=== Extracted text ===
The U.S. Cybersecurity and infrastructure Security Agency (CISA), the Federal Bureau of Investigation (FBI), and the Multi-State Information Sharing and Analysis Center (MS-ISAC) have issued a joint advisory to K-12 schools warning that cyber actors are conducting targeted attacks on distance learning education.
Cyber actors are attempting to disrupt distance learning services, gain access to sensitive data, and conduct ransomware attacks. CISA, the FBI, and MS-ISAC have received reports from several K-12 schools that have been attacked and have experienced disruption to their distance learning efforts.
Several schools have reported being attacked with ransomware, which has prevented access to the systems that support distance learning. As with attacks on businesses and industry, prior to file encryption confidential data has been stolen. The attackers have threatened to publicly release stolen student data if the ransom is not paid.
MS-ISAC said from January to July 2020, 28% of all reported ransomware attacks were on K-12 schools, but the percentage increased to 57% at the start of the school year. The most common strains of ransomware used in the attacks were Ryuk, Maze, Nefilim, AKO, and Sodinokibi/REvil.

=== What you should do ===
Set down the full text on cyberattacks against K-12 distance learning word for word, with no changes.

=== Data to examine ===
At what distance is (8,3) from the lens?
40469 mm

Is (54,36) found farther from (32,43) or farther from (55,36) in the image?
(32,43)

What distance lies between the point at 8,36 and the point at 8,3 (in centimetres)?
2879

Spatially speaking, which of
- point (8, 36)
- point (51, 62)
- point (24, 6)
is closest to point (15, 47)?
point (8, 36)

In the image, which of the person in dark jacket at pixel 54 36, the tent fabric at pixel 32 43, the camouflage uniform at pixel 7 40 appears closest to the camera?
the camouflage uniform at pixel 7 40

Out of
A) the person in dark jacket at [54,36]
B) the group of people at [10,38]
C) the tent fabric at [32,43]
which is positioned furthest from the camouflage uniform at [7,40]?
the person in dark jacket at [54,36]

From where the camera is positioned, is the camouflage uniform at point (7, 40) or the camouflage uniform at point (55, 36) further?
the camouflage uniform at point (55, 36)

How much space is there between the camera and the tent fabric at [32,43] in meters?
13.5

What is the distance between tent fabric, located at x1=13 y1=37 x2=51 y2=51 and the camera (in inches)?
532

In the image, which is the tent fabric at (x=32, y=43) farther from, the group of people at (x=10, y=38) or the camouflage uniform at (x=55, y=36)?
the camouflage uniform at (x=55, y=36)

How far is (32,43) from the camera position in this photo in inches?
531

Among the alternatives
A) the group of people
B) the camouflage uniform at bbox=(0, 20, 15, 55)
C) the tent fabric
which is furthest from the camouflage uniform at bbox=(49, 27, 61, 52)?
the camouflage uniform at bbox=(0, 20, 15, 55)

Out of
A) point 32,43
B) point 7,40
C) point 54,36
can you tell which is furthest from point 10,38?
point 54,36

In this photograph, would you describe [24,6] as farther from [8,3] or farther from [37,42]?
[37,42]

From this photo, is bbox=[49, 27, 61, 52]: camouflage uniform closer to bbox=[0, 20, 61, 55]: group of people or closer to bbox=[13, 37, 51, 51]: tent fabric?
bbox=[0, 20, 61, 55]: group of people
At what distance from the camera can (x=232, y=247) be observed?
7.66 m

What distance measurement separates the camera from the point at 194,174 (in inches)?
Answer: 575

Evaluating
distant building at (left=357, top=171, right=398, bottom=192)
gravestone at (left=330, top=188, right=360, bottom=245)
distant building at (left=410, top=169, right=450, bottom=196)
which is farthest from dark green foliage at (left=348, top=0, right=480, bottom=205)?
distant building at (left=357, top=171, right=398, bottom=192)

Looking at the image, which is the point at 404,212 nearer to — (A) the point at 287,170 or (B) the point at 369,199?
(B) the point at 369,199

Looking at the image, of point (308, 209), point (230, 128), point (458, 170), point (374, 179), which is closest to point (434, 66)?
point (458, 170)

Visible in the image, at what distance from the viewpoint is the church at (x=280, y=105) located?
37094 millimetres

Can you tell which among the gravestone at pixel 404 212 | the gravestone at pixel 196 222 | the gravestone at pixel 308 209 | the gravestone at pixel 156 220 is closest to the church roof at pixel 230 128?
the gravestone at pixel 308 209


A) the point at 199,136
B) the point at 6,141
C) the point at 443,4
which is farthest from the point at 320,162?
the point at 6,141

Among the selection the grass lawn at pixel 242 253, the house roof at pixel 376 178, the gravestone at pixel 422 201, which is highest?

=== Exercise answer ===
The U.S. Cybersecurity and infrastructure Security Agency (CISA), the Federal Bureau of Investigation (FBI), and the Multi-State Information Sharing and Analysis Center (MS-ISAC) have issued a joint advisory to K-12 schools warning that cyber actors are conducting targeted attacks on distance learning education.
Cyber actors are attempting to disrupt distance learning services, gain access to sensitive data, and conduct ransomware attacks. CISA, the FBI, and MS-ISAC have received reports from several K-12 schools that have been attacked and have experienced disruption to their distance learning efforts.
Several schools have reported being attacked with ransomware, which has prevented access to the systems that support distance learning. As with attacks on businesses and industry, prior to file encryption confidential data has been stolen. The attackers have threatened to publicly release stolen student data if the ransom is not paid.
MS-ISAC said from January to July 2020, 28% of all reported ransomware attacks were on K-12 schools, but the percentage increased to 57% at the start of the school year. The most common strains of ransomware used in the attacks were Ryuk, Maze, Nefilim, AKO, and Sodinokibi/REvil.